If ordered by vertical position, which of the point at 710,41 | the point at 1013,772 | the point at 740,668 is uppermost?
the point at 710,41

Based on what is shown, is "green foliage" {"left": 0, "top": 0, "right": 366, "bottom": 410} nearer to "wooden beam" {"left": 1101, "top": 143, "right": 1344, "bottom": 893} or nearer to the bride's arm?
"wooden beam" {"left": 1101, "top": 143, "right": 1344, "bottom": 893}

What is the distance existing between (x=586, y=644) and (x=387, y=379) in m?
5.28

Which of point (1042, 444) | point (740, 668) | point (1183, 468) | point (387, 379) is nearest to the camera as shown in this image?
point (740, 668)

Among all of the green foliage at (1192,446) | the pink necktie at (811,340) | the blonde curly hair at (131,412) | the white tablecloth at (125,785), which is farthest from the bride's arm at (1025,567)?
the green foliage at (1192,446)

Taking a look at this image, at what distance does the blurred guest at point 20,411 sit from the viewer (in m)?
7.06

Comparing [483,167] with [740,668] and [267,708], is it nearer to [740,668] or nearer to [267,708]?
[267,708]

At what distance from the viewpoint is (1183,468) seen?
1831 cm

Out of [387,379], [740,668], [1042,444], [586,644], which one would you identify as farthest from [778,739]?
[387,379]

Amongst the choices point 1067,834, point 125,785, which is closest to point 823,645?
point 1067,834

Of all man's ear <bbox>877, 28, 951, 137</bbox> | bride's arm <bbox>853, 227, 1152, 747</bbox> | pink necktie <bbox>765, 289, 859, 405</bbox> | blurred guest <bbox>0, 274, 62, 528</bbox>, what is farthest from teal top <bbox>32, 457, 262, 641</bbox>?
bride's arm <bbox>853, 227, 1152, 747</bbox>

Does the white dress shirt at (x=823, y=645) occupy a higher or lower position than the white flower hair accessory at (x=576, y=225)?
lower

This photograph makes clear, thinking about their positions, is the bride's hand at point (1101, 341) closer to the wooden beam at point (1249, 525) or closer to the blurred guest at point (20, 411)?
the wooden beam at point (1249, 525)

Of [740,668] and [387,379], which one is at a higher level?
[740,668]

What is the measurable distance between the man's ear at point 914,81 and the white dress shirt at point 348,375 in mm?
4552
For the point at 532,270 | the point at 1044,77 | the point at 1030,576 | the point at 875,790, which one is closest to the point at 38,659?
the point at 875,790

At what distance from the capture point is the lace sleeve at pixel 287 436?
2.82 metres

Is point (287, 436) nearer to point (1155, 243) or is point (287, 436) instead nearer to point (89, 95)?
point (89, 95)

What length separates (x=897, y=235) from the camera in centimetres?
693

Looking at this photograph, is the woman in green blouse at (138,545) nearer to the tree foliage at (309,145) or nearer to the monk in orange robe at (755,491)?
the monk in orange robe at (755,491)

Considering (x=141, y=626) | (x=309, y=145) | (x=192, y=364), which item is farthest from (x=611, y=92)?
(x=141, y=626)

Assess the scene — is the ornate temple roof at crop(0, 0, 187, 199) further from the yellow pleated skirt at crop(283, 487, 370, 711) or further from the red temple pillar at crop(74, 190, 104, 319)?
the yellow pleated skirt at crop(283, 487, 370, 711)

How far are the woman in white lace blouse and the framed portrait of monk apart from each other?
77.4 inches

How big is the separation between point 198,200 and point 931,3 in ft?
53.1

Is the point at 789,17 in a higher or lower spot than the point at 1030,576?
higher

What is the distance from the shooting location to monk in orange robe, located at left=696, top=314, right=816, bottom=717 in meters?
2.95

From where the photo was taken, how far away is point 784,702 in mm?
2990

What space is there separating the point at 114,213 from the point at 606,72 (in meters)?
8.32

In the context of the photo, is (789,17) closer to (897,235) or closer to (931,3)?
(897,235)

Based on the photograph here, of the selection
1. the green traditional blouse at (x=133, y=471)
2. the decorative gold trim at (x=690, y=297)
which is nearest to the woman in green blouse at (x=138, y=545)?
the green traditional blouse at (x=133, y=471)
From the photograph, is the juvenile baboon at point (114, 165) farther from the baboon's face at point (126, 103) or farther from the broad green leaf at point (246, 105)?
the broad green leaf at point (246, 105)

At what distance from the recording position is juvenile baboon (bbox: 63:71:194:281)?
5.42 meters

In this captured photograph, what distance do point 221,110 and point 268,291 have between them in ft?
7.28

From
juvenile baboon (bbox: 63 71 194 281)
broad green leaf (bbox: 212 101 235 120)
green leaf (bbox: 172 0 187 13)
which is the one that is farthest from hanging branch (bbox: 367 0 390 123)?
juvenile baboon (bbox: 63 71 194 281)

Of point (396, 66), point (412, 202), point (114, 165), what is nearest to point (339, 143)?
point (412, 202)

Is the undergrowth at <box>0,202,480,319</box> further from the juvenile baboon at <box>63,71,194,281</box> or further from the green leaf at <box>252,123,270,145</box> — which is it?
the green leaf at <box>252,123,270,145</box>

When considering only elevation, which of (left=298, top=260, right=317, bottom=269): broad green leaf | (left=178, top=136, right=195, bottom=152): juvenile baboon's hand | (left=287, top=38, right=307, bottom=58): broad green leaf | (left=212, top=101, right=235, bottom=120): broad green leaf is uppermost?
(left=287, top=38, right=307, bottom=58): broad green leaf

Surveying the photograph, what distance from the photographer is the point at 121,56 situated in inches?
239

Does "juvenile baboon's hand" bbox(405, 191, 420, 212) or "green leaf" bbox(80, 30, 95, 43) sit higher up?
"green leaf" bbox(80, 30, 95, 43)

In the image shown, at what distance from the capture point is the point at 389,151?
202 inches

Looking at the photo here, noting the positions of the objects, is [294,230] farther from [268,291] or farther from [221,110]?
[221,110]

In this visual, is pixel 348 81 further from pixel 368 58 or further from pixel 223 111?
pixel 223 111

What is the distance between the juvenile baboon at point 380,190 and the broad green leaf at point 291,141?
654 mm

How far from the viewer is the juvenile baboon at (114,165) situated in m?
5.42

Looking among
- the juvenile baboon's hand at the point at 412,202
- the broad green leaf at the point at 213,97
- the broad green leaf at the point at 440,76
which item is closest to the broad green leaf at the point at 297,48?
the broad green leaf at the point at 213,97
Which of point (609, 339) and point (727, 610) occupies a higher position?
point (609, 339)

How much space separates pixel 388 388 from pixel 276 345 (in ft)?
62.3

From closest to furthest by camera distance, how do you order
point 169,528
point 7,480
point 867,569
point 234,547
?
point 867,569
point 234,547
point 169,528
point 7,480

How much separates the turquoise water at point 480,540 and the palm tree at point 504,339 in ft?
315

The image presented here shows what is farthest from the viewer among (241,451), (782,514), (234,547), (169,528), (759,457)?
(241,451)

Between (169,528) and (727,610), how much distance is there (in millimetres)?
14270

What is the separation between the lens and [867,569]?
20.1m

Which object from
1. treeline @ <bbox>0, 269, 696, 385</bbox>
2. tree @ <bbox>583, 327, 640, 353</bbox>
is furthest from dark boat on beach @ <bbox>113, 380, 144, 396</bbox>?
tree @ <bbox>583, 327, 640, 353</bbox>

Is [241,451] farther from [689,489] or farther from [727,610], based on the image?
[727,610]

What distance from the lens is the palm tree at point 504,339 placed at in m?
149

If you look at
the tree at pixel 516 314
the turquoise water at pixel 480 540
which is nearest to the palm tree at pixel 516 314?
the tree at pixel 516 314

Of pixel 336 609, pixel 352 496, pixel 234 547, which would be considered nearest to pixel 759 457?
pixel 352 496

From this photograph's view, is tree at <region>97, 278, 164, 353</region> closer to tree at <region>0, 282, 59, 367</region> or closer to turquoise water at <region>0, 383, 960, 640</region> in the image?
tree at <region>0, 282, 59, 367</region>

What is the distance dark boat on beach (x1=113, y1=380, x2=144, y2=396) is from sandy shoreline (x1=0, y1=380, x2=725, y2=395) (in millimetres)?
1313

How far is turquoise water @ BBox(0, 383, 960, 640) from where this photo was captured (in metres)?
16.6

---+---

Find the line containing "Which of point (609, 339)", then output it and every line after it to the end of the data, exactly.

Which of point (609, 339) and point (727, 610) occupies a higher position?
point (609, 339)

How much space separates pixel 388 388 from pixel 276 345 (in ft)?
62.3

From closest to furthest by camera distance, how do you order
point 169,528
point 7,480
point 867,569
point 234,547
?
point 867,569
point 234,547
point 169,528
point 7,480

How much separates the turquoise water at point 480,540 and the palm tree at point 504,339 in ft?
315

The image presented here shows what is farthest from the viewer among (241,451), (782,514), (234,547), (169,528), (759,457)?
(241,451)

Between (169,528) and (727,610), how much distance is there (in millimetres)?
14270

What is the separation between the lens and [867,569]?
20.1m

Which object from
1. treeline @ <bbox>0, 269, 696, 385</bbox>
2. tree @ <bbox>583, 327, 640, 353</bbox>
is furthest from dark boat on beach @ <bbox>113, 380, 144, 396</bbox>?
tree @ <bbox>583, 327, 640, 353</bbox>

Is [241,451] farther from [689,489] or farther from [727,610], based on the image?
[727,610]

What distance from the lens is the palm tree at point 504,339 placed at in m?
149

If you look at
the tree at pixel 516 314
the turquoise water at pixel 480 540
which is nearest to the palm tree at pixel 516 314?
the tree at pixel 516 314

Of pixel 336 609, pixel 352 496, pixel 234 547, which would be considered nearest to pixel 759 457?
pixel 352 496

From this photograph's view, is tree at <region>97, 278, 164, 353</region> closer to tree at <region>0, 282, 59, 367</region> or closer to turquoise water at <region>0, 383, 960, 640</region> in the image?
tree at <region>0, 282, 59, 367</region>

What is the distance dark boat on beach (x1=113, y1=380, x2=144, y2=396) is from sandy shoreline (x1=0, y1=380, x2=725, y2=395) (in millimetres)?
1313

How far is turquoise water @ BBox(0, 383, 960, 640) from where this photo was captured (in metres)?
16.6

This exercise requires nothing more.